ヒカリはスピードを上げるが、雨足もそれに比例するかのように増し、みるみる道路が濡れていく。一度止まってレインコートを着るより、いち早くあの雑木林に入ったほうが良いだろうと判断したヒカリは、立ちこぎになってさらにスピードを上げた。

 幸い雑木林の中は枝葉が重なり合っていて、まだ弱い雨を防いでくれていた。しかしときどき大粒の雨水が首筋に落ち、そのたびに心臓が止まりそうになる。

目当ての洞窟への道は案外すぐに見つかった。注意してみれば、その細道は不自然な大きさなのだった。通り道としては細く、自然にできたとしてはなんだか人工的なものを感じる。そう見えるのは、ヒカリが選ばれた人間だからかもしれないが。
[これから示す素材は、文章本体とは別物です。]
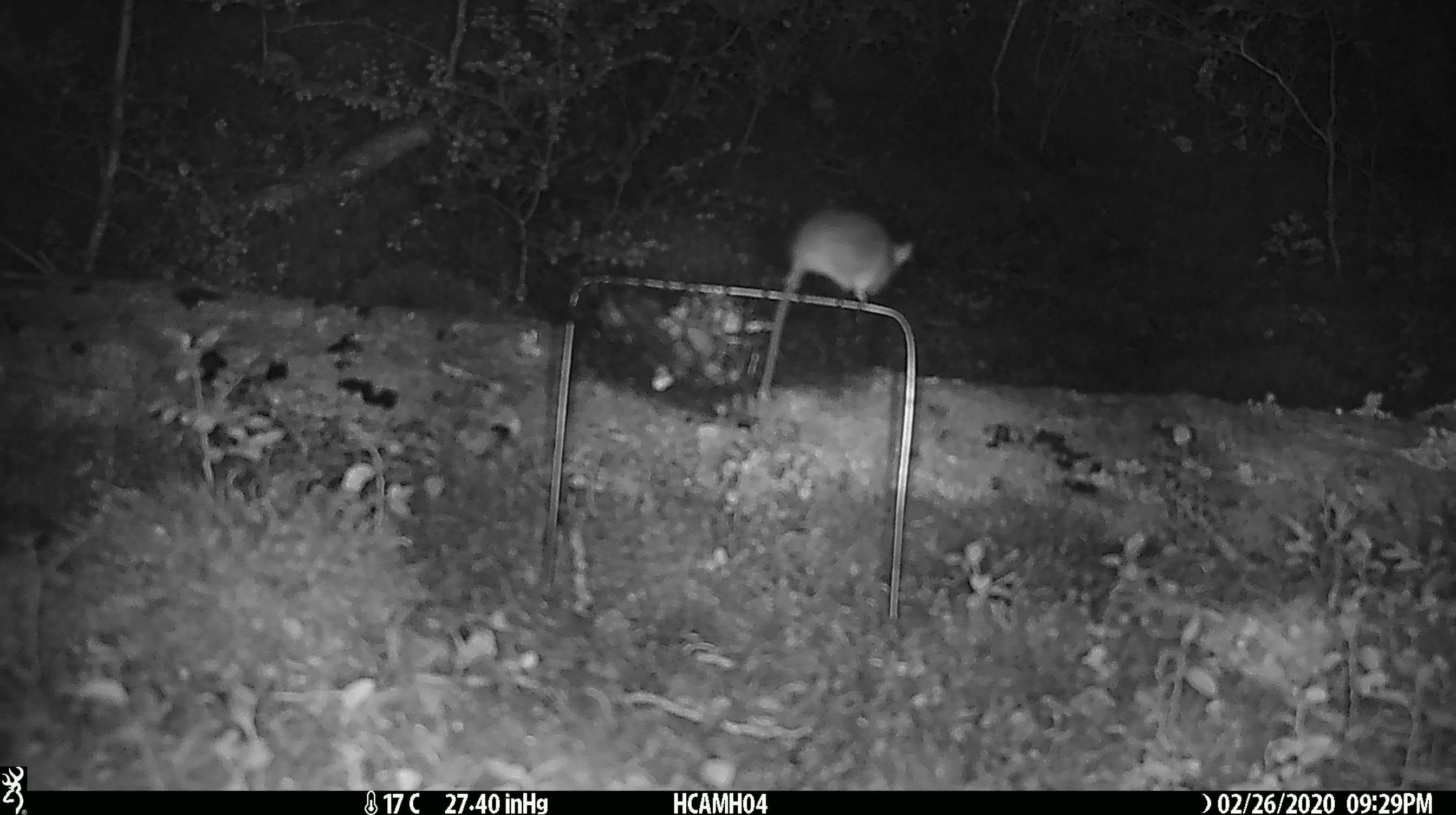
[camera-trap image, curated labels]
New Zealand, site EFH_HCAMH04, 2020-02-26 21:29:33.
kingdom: Animalia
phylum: Chordata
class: Mammalia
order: Rodentia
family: Muridae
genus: Mus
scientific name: Mus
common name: mouse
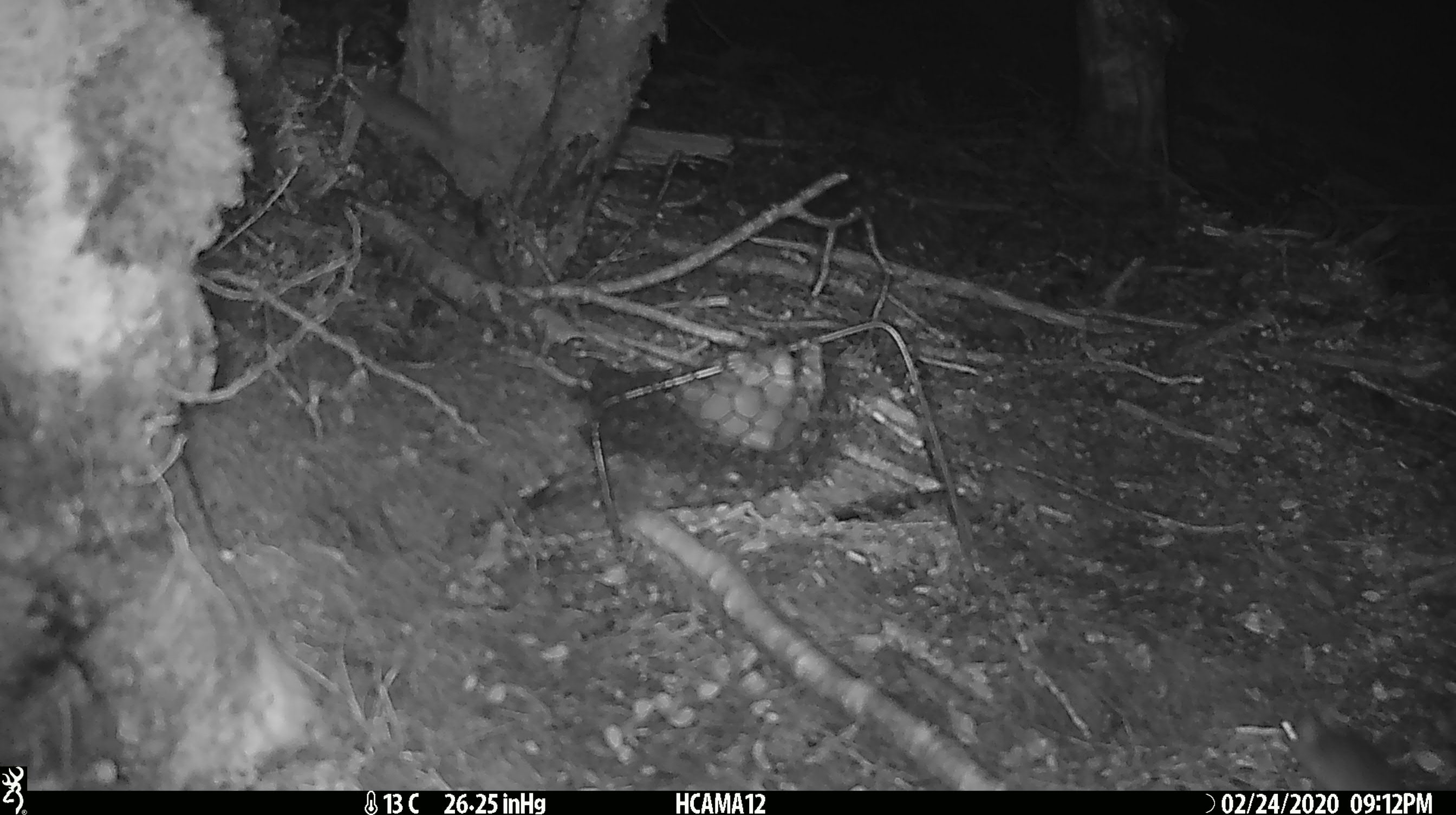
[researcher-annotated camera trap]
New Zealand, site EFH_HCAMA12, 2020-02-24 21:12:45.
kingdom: Animalia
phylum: Chordata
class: Mammalia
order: Rodentia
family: Muridae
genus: Mus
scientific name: Mus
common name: mouse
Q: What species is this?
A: Mouse (Mus).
 その細道の近くの、できるだけ雨に濡れなさそうな所に相棒を置いて鍵をかけ、折りたたみ傘を開いてヒカリは細道へと入っていった。昨日みたいに穴へ滑り落ちないよう、足元に注意しながら。

 雨に濡れた土はしっとりと柔らかく、泥や落ち葉の破片が歩くたびスニーカーにこびりついてしまう。汚れてもいいような靴にすればよかったと、ヒカリは後悔した。  

ヒカリはようやく洞窟のある巨大な穴の縁までたどり着いた。ヒカリが見下ろすその先には洞窟が大きく口を開けていた。奥はやはり暗くて見えない。

 まず、転ばずに下りられそうな場所を探す。雨に濡れた地面の上を転がり落ちるわけにはいかない。何より、痛いし。

 すると、ヒカリのすぐ右に、階段とは言えないが岩が下に向かって一定間隔を開けて埋まっている場所があった。ヒカリは何回か滑りそうになりながらもその石段を降りて、巨大な穴の底へと降り立った。

 ヒカリはゆっくりと洞窟に向かって歩き出す。濡れた土は柔らかく、くっきりとヒカリの足跡を残している。

ヒカリは洞窟の前に立つと大きく深呼吸して、暗闇へと進んでいった。



やがて、洞窟の奥の光が溢れるドームにヒカリは到着した。ドームの中心にはやはりドラゴンが眠り、その近くで、仲介者と呼ばれる少女が佇んでいる。ドラゴンをじっと見つめている彼女の背中はどこか淋しげで、その身体は初めて会ったとき受けた印象よりずっと小さいように思えた。

ヒカリが一歩ドームの中に踏み入れると、彼女はゆっくりと振り向いた。